1. Design

API : Primitives (Building Blocks) for 
1. deploy 
2. maintain 
3. scale 

1.1 Pod

* Scheduling unit
* Pod = 1+ co-located containers. and options how container(s) should run
* Pod has unique IP within cluster. 
* Can be managed by Kubernetes API or controller. 
* they share storage, Linux namespace, IP address
* ephemeral and disposable
* States : pending, running, succeeded, failed, CrashLoopBackOff
* Pod is like an implementation of "composite container pattern"
** pod can have zero or more sidecar containers. Istio add one sidecar container to each pod.  

** pod can have zero or more ambassador containers. It proxy a local connection (to towards outside world. 
** pod can have zero or more adapter containers. It standardize the output. 

Summary : A computer is a collection of resources, some processing, memory, disk, and network interfaces. In K8s the pod is the new computer.

Pod Implementation

* "pause container" is a parent container for rest of the container within pod. 
* Other container will share network namespace, ipc and pid namespace with pause container. 
* "pause container" also reap all zombie processes created by child containers. 

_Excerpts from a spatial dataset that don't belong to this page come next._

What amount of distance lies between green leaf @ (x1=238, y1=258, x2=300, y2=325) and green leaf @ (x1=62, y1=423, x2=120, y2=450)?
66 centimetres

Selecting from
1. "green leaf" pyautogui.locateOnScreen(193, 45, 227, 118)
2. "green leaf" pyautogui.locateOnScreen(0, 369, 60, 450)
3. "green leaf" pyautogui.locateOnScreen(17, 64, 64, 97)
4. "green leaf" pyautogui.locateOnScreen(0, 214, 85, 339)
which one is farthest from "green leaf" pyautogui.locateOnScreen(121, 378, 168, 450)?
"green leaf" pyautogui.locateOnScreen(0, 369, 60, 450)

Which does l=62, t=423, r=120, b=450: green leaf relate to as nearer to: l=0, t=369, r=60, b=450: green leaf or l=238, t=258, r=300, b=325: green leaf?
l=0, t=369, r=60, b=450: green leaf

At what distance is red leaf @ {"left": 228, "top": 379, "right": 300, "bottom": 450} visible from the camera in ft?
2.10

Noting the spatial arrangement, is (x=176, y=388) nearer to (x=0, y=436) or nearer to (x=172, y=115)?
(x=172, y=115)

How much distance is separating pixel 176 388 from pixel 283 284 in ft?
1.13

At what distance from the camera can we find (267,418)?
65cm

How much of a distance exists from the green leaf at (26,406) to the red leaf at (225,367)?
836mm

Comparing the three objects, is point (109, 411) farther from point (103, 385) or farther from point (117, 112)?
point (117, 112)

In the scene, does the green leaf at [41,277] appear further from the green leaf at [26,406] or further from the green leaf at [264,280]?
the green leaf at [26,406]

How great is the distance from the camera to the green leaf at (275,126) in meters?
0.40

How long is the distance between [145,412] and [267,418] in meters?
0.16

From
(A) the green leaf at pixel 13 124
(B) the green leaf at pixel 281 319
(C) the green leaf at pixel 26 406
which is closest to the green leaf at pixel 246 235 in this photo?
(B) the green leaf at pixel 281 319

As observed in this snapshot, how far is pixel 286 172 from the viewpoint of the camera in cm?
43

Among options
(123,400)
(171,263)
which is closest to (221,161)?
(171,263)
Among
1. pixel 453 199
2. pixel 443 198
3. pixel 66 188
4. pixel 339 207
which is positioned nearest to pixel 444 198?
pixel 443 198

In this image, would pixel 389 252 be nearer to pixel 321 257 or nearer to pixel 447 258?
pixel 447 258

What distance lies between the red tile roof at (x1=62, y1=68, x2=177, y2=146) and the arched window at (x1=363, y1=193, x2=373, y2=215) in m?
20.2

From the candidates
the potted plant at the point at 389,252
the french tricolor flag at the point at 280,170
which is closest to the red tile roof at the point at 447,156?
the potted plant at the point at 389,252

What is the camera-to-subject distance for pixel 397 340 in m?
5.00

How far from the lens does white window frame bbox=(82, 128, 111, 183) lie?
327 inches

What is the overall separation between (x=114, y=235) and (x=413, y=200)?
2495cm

1.2 Labels, Selectors and namespace


* Key-Value pair
* attached to pod and node
* grouping mechanism 


1. Equality based selector (= and !=)
2. Set based selector (IN, NOT IN, EXISTS)

Selectors has two types

1. Label selector
2. Field selector


Multiple virtual cluster backed by same physical cluster. 
To divide cluster resources among multiple user using cluster quota. 
K8S has "default" namespace
Basically namespace is non-overlapping set of K8s objects. 

1.3 Controllers

* Manage a set of podes as per "Labels and Selector"
* reconciliation loop drive cluster state from actual to desirable 
* Benefits
1. App Reliability
2. Scalling
3. Load Balancing

1. Replication controller: to scale up and down. Maintain correct number of pods. It facilitate horizontal scaling and ensure that Pods are resilient in case of host or application failures. If a container goes down or a host becomes unavailable, Pods will re-start on different hosts as necessary to maintain a target
number of replicas. Now it replaces by Deployment Controller and raplicaset. 

2. Deployment controller : Declarative updates (YAML file) for pods and replica set. It updates PodTemplateSpec. So new Replicaset is created with new version of pod. If not OK, rollback to old Replicaset. 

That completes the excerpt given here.